The story actually manages to pick up for a bit after this, with the female protagonist confessing to the boy she likes (It's not the male protagonist), they start dating, etc, and this goes places I had not expected and that is overall handled surprisingly well (Well, aside a specific moment where the female lead being covered in razor blades really should have mattered, and didn't for no adequate reason), buuut the aftermath of all this is that the government gets back into the plot, ending with the female lead holed up in a facility for studying girls with her condition. It starts out seeming like her fears were unfounded and the government was totally looking out for her best interests... but it becomes clear that something wrong has happened to her, and the male lead insists on saving her.

This is where things turn completely ridiculous, contrived, and dumb.

I could focus on the absurdity of the mechanics of the rescue, with the male lead's (admittedly awesome) mother getting a hold of a helicopter (Through blackmail), leading into the male lead leaping from the thing in flight to get to a window dangerously high up. But it's really only a problem because it's a part of the shift in tone of the story at this point; as I said earlier, the story has trended toward a realistic depiction of humans and their relationships, with the key point of the female lead's condition being that it's a secret for her to share with the male lead. The story has been grounded if you are able to gloss over the whole 'there is no way someone could have that much iron in their blood' thing.
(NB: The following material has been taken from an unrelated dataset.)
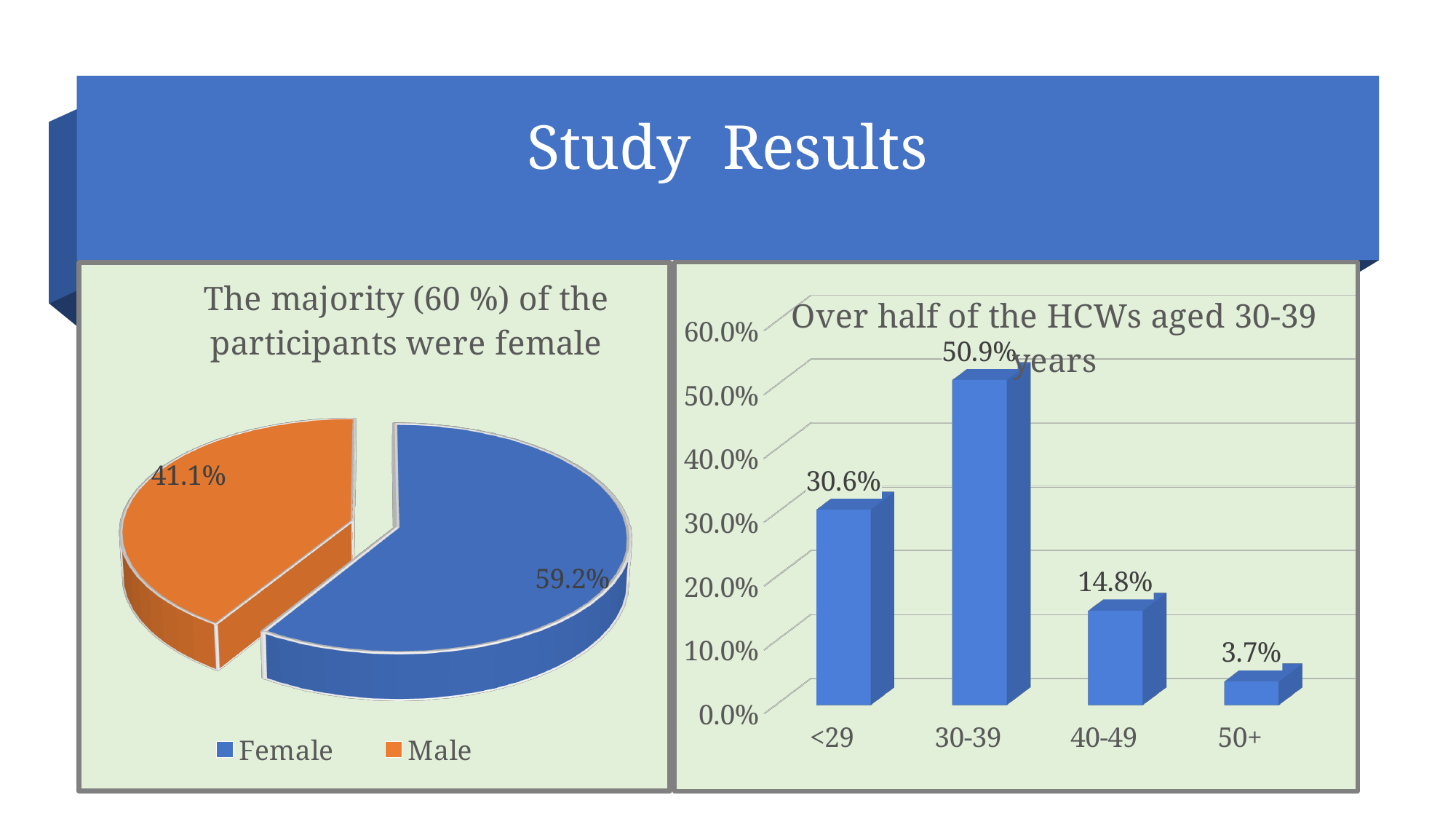
In the bar chart on the right, what is the value for the 30-39 age group? 50.9% In the bar chart on the right, what is the value for the 50+ age group? 3.7% In the bar chart on the right, which age group has the lowest value? 50+ In the pie chart on the left, how many entries does the legend list? 2 In the pie chart on the left, which category has the larger share, Female or Male? Female In the pie chart on the left, what colour is the Male slice? Orange In the bar chart on the right, how many age groups are shown on the x axis? 4 In the bar chart on the right, which age group has the highest value? 30-39 In the bar chart on the right, what is the difference between the values for <29 and 40-49? 15.8% What kind of chart is shown on the right side of the slide? Bar chart In the pie chart on the left, what percentage of participants were male? 41.1% In the pie chart on the left, what percentage of participants were female? 59.2%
But now we're suddenly dealing with a dramatic rescue where complete strangers jump in to help the protagonists for inadequate reason, and it's pretty obvious the helicopter requisitioning was so the story could be visually dramatic, not because it in any way helps with the rescue plan. It's an out-there story where the female lead's love for the male lead has been surgically removed, because apparently girls with this condition literally crystallize their love as a rock in their chest where removing it takes away the ability to experience those feelings, but of course her love for him is also so strong she ends up ultimately experiencing those feelings anyway because reasons. It's exaggerated and bombastic and utterly dissatisfying as the culmination of everything that has come before -and that's what it is. A culmination. This is the end of the story; stuff happens, the female lead's condition is ended, and so she goes back to a normal life because the story wants to pretend that creepy government agencies kidnapping people to study them wouldn't be interested in studying one of these girls after their condition has been terminated. We get an epilogue, and it's fairly terrible.

I enjoyed the first chapter. I enjoyed elements of what came later.

But the ending is a fairly bizarre disaster, and it leaves me feeling like it would've been more honest of the story to transition into being a shonen battle manga like I'd been expecting it to.